Work item ▸ Give the count of lines in the records that contain the string "United", and write nothing but that number.

(Dataset entries)

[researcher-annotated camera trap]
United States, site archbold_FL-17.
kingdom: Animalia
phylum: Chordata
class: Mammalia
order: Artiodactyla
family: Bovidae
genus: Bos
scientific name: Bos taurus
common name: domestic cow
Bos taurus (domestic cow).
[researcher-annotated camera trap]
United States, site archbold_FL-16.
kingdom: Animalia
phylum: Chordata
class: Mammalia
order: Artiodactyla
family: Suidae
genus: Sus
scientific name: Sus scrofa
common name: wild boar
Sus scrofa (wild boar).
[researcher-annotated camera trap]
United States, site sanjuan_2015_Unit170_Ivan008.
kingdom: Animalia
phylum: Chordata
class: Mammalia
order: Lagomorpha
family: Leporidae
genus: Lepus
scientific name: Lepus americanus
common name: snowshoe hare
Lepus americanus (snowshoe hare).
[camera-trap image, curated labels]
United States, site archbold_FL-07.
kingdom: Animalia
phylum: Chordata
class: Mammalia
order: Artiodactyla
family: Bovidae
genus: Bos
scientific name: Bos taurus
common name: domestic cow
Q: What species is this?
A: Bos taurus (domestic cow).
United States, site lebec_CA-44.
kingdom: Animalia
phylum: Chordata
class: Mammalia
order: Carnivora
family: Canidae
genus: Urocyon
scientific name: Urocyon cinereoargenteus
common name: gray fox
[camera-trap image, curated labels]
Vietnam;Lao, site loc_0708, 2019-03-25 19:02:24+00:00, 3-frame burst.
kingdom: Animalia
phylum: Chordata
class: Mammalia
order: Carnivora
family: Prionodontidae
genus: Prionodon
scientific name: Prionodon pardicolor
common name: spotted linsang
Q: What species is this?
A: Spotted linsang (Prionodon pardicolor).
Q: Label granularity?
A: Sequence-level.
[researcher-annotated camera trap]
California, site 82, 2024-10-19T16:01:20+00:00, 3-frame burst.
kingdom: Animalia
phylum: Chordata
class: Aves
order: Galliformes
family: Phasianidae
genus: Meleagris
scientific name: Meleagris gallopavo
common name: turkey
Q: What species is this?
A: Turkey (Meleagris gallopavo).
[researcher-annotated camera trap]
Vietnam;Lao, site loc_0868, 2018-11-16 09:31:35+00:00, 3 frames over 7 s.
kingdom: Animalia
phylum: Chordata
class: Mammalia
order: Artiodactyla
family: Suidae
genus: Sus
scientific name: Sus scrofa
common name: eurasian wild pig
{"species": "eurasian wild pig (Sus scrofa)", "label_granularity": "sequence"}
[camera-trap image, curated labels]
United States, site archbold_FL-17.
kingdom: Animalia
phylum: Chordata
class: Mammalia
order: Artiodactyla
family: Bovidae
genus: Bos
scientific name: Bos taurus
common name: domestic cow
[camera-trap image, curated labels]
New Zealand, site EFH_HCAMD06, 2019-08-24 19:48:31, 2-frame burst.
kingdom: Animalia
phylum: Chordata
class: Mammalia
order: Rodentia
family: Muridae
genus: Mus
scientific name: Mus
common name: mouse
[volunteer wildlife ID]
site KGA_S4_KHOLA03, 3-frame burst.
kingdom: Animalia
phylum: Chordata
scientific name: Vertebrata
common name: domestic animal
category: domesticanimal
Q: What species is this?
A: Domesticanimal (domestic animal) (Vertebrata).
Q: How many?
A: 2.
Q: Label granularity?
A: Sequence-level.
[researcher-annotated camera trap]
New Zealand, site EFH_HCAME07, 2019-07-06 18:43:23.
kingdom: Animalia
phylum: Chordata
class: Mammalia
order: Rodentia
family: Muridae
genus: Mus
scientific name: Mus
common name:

Answer section ▸ 6